My jaw hung open all day. Miles and miles of polystyrene camels and little mud houses and palm trees and biblical figures stretch over a vast site. First of all we entered a polystyrene mound to watch the Nativity – “the biggest animated nativity in the world” said the brochure. Surely it’s the only one? Laser angels whizzed above the stage, the stars came out and polystyrene wise men approached the manger and offered goods to a polystyrene Virgin Mary, all wreathed in clouds of dry ice and flashing coloured lights. Thank god the baby didn’t move. That might have brought on hysteria. We watched another show, the Creation, which was even more hilarious than the Nativity. A hippo, rhinocerous, giraffe, gorilla and elephant with moving ears trundled on tracks across the stage. A naked Adam and Eve appeared briefly in the green smoke to join them. We were almost sobbing with laughter. Best of all was the Resurrection. We knew something was happening in the park when the crowds began to move towards a tiered seating arena. What’s going on? I asked a man selling not very biblical sweets and soft drinks from a kiosk. Oh, the Resurrection, he replied. And how often does that happen? I asked. Five times daily he replied, trying desperately hard not to crack a secular smile. To the strains of Handel’s Messiah and Carmina Burana, a huge polystyrene figure of the man himself, 18 metres tall, emerged from a plastic rock into the sky. With 36 mechanical movements, as boasted by the brochure, the large Jesus blessed the crowd, turning to face all sides of the auditorium and then slowly slid back into his rock.

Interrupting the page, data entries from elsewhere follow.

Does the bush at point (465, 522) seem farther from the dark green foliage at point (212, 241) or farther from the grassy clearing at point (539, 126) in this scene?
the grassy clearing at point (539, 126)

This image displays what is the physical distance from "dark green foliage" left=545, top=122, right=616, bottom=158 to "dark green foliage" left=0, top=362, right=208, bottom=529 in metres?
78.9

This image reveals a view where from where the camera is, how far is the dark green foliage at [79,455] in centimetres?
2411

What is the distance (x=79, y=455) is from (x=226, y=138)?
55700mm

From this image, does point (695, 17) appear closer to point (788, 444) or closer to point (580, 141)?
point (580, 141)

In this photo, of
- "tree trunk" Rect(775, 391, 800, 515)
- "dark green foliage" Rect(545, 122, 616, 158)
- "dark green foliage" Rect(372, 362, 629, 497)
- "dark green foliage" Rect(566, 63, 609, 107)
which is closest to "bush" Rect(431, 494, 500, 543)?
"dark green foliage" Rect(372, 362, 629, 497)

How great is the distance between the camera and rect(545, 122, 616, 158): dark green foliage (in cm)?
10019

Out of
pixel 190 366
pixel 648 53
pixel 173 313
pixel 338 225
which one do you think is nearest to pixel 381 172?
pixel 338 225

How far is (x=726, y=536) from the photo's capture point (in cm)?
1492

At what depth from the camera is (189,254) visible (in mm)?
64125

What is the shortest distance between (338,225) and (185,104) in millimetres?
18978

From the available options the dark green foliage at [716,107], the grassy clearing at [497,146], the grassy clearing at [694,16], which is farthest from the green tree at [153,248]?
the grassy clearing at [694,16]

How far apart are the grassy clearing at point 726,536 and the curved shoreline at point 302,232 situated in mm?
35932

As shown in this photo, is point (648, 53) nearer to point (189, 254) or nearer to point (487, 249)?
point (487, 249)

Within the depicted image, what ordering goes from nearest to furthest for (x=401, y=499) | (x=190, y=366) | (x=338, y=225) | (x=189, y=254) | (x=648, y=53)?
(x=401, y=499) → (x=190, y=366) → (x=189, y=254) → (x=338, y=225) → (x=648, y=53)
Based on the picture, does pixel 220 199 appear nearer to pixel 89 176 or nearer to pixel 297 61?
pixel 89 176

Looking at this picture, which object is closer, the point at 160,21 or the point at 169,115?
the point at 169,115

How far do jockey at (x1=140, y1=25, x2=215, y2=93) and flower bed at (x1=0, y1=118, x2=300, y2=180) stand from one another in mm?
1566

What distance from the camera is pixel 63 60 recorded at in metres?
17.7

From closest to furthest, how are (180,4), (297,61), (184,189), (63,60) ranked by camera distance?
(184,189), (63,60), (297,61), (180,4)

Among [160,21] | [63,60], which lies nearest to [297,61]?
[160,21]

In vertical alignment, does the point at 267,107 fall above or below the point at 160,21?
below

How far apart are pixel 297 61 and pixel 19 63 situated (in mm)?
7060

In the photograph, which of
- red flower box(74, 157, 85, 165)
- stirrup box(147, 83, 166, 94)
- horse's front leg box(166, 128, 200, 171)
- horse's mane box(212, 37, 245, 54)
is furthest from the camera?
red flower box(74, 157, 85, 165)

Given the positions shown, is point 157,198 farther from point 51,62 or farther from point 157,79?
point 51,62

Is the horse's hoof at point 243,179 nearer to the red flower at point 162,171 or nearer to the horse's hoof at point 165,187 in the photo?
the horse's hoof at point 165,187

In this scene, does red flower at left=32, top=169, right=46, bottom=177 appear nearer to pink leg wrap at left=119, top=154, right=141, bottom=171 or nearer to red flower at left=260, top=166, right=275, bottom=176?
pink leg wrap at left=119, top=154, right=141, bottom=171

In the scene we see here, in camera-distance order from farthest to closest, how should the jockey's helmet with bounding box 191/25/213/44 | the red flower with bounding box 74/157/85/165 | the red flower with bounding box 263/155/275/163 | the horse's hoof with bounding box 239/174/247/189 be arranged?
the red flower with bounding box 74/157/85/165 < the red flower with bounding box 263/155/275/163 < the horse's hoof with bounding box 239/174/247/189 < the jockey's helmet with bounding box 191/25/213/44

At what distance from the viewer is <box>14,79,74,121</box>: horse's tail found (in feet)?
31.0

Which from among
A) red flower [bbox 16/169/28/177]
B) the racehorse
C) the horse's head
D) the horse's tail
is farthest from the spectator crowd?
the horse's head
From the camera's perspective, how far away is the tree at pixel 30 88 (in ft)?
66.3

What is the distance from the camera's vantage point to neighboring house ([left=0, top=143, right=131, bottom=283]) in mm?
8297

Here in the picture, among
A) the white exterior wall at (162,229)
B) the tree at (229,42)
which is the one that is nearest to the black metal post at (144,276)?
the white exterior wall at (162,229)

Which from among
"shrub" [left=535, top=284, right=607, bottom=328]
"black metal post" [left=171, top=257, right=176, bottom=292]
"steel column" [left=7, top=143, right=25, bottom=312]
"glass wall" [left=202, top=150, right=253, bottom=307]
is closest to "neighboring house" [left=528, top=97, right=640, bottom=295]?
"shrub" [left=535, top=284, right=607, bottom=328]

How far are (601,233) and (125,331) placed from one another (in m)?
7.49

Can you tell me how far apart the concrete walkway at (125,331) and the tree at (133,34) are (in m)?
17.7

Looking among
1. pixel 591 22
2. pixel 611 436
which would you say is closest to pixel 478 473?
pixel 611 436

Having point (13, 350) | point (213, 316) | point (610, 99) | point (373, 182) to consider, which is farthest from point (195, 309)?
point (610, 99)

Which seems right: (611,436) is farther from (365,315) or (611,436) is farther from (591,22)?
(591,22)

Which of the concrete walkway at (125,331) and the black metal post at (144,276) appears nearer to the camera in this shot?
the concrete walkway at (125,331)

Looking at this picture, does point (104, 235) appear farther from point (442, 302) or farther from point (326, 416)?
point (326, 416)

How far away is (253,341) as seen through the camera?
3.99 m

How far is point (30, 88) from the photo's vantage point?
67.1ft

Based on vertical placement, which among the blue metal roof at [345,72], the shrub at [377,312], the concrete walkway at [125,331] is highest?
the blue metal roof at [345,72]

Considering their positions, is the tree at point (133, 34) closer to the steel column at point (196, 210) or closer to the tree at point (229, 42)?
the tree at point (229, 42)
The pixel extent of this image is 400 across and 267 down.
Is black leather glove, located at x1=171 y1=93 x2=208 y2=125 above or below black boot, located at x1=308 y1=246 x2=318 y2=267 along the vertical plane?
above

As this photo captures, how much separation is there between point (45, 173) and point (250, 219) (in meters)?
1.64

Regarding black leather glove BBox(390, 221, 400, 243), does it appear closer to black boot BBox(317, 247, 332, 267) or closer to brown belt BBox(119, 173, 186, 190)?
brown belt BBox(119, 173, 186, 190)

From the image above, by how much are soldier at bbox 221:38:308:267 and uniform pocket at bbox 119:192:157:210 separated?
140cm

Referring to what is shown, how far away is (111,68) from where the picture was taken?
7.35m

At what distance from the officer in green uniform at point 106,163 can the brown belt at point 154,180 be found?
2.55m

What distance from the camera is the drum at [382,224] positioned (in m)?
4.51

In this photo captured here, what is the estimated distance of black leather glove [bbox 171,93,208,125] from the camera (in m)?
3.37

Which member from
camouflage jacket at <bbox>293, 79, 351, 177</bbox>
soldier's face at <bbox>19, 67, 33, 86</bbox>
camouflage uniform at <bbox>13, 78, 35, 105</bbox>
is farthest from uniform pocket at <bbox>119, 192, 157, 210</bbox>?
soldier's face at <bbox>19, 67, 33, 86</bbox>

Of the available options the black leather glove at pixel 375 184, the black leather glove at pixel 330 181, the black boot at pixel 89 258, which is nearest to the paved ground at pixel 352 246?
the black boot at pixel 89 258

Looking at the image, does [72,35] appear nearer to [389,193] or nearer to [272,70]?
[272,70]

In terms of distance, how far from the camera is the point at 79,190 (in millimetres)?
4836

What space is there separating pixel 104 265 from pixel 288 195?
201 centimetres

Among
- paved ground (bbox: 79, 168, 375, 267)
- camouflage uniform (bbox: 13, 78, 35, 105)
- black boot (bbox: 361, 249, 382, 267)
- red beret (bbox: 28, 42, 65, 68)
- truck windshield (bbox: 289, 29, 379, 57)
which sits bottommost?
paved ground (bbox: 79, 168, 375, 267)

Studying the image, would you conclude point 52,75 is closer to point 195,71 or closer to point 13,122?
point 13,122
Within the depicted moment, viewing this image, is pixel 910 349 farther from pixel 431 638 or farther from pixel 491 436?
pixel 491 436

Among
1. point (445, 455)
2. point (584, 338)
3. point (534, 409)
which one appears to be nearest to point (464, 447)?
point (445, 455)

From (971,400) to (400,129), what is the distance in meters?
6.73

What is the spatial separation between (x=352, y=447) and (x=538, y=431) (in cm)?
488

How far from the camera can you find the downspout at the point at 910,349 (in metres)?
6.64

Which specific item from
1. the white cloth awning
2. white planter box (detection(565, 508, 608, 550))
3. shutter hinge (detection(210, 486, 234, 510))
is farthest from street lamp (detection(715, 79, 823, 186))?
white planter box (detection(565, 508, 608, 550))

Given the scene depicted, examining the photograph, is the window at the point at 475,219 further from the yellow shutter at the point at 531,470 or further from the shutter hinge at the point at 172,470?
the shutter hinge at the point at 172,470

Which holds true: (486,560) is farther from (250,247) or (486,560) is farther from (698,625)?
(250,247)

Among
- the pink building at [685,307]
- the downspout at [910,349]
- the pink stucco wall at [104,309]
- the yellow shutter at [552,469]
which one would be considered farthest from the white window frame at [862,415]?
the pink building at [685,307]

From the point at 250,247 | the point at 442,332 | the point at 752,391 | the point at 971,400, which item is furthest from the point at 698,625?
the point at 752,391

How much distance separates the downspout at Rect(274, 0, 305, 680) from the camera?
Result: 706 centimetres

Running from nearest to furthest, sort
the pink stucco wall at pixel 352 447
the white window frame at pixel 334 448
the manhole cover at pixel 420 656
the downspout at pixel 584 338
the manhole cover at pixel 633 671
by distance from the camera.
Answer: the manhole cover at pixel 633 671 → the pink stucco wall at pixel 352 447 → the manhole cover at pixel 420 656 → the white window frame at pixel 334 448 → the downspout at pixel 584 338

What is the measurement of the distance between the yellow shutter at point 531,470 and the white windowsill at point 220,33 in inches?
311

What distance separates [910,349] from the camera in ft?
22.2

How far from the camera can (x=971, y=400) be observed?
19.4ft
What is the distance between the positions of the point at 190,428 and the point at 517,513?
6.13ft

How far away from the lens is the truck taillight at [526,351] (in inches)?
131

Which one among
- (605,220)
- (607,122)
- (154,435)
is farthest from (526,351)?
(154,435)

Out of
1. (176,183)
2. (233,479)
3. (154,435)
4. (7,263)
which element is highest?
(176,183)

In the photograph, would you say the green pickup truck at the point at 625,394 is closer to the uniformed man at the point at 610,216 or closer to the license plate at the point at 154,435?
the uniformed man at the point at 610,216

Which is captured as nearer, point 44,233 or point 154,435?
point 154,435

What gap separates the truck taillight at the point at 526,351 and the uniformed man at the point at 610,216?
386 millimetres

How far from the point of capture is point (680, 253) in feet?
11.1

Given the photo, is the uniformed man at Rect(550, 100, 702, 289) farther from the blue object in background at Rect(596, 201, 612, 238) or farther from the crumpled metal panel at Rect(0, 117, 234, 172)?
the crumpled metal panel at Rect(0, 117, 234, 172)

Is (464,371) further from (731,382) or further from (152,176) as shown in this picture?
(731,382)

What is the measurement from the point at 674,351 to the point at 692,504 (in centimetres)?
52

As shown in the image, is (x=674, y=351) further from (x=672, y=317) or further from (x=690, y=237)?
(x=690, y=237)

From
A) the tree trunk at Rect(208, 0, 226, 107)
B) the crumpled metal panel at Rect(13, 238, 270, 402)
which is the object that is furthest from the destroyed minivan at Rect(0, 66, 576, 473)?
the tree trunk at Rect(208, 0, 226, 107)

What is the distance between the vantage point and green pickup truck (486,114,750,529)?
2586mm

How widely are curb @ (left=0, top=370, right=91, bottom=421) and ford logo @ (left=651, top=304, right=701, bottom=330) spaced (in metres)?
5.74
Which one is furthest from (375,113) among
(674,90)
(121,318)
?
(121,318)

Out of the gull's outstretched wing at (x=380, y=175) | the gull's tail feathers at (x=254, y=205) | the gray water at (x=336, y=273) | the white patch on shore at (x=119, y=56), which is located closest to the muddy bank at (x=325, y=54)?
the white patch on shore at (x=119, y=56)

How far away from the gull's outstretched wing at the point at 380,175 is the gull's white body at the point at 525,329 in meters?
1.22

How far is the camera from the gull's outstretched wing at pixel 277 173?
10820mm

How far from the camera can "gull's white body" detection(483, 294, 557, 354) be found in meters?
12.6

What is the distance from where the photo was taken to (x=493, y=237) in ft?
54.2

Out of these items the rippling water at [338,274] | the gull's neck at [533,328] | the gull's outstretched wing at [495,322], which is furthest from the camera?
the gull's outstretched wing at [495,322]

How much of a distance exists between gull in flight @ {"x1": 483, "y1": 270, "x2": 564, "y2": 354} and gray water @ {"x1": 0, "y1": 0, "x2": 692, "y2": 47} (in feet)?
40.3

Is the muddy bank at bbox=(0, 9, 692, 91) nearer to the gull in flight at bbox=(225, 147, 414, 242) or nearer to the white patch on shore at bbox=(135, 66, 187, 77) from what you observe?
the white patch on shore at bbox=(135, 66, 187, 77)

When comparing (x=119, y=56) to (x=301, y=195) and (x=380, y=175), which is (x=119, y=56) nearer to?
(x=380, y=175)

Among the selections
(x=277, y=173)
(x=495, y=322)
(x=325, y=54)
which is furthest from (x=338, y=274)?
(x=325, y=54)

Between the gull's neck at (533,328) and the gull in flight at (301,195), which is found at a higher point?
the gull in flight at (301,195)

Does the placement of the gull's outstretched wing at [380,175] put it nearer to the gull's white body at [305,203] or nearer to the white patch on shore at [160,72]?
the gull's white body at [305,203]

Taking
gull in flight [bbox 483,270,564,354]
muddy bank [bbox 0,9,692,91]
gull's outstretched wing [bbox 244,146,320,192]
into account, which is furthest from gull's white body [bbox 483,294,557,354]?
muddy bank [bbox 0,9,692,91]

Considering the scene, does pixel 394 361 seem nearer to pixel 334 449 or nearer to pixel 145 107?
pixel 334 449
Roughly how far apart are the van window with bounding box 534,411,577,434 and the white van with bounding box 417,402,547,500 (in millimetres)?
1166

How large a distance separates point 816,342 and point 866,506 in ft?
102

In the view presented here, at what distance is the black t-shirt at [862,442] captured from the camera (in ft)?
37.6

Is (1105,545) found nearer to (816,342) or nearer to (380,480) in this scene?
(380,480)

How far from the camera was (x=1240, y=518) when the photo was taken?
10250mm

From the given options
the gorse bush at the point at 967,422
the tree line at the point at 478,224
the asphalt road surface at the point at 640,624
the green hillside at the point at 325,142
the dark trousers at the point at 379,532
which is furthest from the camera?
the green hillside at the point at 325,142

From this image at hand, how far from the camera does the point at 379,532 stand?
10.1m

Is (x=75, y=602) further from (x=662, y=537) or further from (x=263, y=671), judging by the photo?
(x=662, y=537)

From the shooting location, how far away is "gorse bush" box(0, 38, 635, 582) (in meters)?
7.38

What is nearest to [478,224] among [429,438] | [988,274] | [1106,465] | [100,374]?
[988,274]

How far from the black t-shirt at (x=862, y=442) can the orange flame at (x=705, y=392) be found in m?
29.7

Between shows and spectacles we wandered around – plastic scenes of Jesus’ life and work were spread over the place. But there was a wailing wall, a Mosque and homages to Gandhi, Mother Theresa and Martin Luther as well. It was like a outdoors waxwork museum, only shoddier. The figures – men and women in flowing robes, donkeys, cows and rabbits – were all hollow apart from the few real workers who were dressed just like the figures though some had added a Yasser Arafat Arab scarf. There was even a real Jesus with long straight hair who fell on his knees in front of the crowds and blessed the poor.
No stone was left unturned in the quest to entertain religiously. You could have your photo taken in the 3-d version of a seaside cardboard cut-out, as a cruel Jesus killing soldier, a serving maid or (strangely, since there seem to be no black people in Argentina) an African merchant. There was a food court, of course, with not very biblical hot dog stands and a Middle Eastern place serving falafel and tabbouleh and Greek salad. A potter threw pots on a wheel and there were several souvenir stalls with nasty Christian tat. It was a right Roman muddle.
Afterwards we crossed the busy road in front of the park to the edge of the Rio Plata. On a warm Sunday evening there were families strolling along the promenade and the heady smell of meat grilling in one of many little food stands. There was a long pier over the water with fishermen dangling their lines into the murky brown water. I asked one whether you could eat the fish caught. Yes he replied – for us this is a sport but for others it’s a necessity.
Back to the real earth from the ‘sacred’ with a bump.